# RECORD EXCERPTS
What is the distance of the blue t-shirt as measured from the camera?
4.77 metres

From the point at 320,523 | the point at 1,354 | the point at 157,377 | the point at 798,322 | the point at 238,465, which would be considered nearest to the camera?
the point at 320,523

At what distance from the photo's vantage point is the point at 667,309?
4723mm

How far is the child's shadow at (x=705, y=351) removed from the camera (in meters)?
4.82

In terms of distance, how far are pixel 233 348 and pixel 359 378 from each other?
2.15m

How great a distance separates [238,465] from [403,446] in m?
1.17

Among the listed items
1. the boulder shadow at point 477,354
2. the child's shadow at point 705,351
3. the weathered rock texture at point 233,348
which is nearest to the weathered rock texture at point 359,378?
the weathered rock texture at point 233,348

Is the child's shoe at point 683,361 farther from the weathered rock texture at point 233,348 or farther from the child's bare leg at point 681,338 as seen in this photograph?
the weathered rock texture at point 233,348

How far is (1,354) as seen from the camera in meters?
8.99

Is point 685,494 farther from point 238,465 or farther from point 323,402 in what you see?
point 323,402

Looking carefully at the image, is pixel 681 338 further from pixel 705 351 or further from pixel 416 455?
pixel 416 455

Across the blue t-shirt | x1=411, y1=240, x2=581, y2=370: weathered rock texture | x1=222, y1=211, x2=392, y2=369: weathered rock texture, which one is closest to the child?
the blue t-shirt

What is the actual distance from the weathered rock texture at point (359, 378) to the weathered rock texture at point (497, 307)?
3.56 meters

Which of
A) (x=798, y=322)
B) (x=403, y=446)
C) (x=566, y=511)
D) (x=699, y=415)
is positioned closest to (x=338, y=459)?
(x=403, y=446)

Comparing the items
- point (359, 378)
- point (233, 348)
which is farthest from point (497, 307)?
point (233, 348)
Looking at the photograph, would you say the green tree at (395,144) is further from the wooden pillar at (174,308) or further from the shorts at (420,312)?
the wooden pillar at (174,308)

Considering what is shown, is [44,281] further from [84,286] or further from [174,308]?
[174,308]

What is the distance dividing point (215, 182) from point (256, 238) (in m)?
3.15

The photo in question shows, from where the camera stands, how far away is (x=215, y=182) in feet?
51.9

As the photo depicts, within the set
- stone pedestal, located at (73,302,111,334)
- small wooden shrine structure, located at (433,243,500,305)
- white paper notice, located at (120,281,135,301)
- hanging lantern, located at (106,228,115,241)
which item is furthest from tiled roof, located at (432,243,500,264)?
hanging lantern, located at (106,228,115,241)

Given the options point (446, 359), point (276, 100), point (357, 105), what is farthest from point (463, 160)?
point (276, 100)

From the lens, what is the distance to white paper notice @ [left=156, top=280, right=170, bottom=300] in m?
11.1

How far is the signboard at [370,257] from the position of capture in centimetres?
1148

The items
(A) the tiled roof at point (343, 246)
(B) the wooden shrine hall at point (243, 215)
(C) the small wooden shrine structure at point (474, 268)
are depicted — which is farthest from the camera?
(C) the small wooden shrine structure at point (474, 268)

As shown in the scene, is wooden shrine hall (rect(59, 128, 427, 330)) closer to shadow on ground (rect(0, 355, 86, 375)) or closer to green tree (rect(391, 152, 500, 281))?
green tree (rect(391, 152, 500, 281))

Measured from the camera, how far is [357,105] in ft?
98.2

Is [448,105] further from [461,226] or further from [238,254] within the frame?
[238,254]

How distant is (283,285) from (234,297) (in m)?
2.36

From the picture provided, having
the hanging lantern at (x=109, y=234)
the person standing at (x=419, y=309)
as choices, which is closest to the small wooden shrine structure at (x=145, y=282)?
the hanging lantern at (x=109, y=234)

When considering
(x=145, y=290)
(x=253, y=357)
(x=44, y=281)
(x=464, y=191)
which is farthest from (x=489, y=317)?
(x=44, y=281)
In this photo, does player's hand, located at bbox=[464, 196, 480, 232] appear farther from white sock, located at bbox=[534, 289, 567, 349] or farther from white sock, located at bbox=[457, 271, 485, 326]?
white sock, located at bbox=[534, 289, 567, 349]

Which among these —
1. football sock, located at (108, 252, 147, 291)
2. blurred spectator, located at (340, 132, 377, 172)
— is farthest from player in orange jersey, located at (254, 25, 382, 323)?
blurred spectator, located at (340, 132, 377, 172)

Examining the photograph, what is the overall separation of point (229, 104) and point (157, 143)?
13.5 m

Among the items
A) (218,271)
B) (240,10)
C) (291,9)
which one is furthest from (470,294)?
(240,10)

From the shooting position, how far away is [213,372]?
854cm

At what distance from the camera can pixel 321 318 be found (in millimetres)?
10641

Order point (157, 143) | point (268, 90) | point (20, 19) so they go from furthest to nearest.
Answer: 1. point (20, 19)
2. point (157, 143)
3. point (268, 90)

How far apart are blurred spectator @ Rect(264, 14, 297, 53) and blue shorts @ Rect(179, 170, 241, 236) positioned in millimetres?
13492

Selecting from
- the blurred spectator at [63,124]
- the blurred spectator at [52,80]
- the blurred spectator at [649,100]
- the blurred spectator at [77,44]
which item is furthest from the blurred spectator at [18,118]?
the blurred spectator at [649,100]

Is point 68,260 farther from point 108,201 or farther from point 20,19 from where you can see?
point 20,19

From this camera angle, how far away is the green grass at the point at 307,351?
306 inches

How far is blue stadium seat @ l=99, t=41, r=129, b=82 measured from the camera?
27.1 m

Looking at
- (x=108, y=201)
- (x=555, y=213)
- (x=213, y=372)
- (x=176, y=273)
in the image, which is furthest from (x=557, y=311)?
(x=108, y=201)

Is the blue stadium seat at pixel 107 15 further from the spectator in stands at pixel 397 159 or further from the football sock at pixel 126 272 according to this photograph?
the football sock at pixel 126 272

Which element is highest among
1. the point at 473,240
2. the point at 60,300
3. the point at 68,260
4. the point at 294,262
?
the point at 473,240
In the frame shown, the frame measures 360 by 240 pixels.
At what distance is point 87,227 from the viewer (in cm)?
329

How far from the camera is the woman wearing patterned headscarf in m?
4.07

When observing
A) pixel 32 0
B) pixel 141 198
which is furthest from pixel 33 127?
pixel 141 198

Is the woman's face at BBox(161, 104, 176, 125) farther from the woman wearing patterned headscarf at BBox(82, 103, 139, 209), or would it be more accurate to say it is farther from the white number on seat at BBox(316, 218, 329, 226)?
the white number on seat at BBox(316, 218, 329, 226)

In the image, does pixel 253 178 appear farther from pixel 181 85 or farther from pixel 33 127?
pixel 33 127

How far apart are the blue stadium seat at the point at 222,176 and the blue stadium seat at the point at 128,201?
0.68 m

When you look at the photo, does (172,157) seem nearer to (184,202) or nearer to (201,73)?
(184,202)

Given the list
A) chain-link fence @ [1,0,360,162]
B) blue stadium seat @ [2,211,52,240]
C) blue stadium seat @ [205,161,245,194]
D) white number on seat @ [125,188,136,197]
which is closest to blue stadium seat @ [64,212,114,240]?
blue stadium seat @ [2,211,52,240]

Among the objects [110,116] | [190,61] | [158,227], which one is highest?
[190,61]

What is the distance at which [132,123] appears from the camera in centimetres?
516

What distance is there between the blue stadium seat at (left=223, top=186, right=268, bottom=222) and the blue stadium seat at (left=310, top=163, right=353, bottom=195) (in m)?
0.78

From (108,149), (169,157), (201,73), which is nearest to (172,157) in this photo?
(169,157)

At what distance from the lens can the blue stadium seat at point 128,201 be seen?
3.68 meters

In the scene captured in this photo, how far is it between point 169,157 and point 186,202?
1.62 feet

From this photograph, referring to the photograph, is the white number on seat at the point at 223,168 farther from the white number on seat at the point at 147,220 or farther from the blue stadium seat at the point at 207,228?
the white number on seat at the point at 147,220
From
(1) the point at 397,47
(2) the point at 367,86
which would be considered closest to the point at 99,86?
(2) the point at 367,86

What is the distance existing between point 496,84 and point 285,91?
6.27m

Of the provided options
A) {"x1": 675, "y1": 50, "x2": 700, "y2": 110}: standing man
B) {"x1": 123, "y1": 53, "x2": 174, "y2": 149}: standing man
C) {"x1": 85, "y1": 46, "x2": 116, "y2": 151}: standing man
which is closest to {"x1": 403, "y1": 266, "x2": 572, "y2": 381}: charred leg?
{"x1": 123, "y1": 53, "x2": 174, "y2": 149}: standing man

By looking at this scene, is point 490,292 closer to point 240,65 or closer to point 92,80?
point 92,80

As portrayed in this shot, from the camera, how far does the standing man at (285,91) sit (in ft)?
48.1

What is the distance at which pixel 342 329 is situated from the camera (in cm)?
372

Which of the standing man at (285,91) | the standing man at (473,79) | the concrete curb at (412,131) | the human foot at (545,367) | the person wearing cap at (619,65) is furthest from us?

# PROBLEM REQUIREMENTS
Render the entries from the start of the list through the line containing "3.56 meters", including both ends and nothing beyond them, as a two-column CSV with the header text,answer. Give one row per entry: its text and its answer, each in a single quoted field with line breaks replaced by spaces.

# OUTPUT FOR THIS TASK
text,answer
"What is the distance of the blue t-shirt as measured from the camera?","4.77 metres"
"From the point at 320,523 | the point at 1,354 | the point at 157,377 | the point at 798,322 | the point at 238,465, which would be considered nearest to the camera?","the point at 320,523"
"At what distance from the photo's vantage point is the point at 667,309?","4723mm"
"How far is the child's shadow at (x=705, y=351) removed from the camera (in meters)?","4.82"
"In terms of distance, how far are pixel 233 348 and pixel 359 378 from each other?","2.15m"
"How great a distance separates [238,465] from [403,446] in m?","1.17"
"Among the listed items 1. the boulder shadow at point 477,354 2. the child's shadow at point 705,351 3. the weathered rock texture at point 233,348 which is nearest to the weathered rock texture at point 359,378?","the weathered rock texture at point 233,348"
"Is the child's shoe at point 683,361 farther from the weathered rock texture at point 233,348 or farther from the child's bare leg at point 681,338 as seen in this photograph?","the weathered rock texture at point 233,348"
"How far is (1,354) as seen from the camera in meters?","8.99"
"Is point 685,494 farther from point 238,465 or farther from point 323,402 in what you see?","point 323,402"
"Looking carefully at the image, is pixel 681 338 further from pixel 705 351 or further from pixel 416 455?","pixel 416 455"
"Across the blue t-shirt | x1=411, y1=240, x2=581, y2=370: weathered rock texture | x1=222, y1=211, x2=392, y2=369: weathered rock texture, which one is closest to the child?","the blue t-shirt"
"What is the actual distance from the weathered rock texture at point (359, 378) to the weathered rock texture at point (497, 307)?","3.56 meters"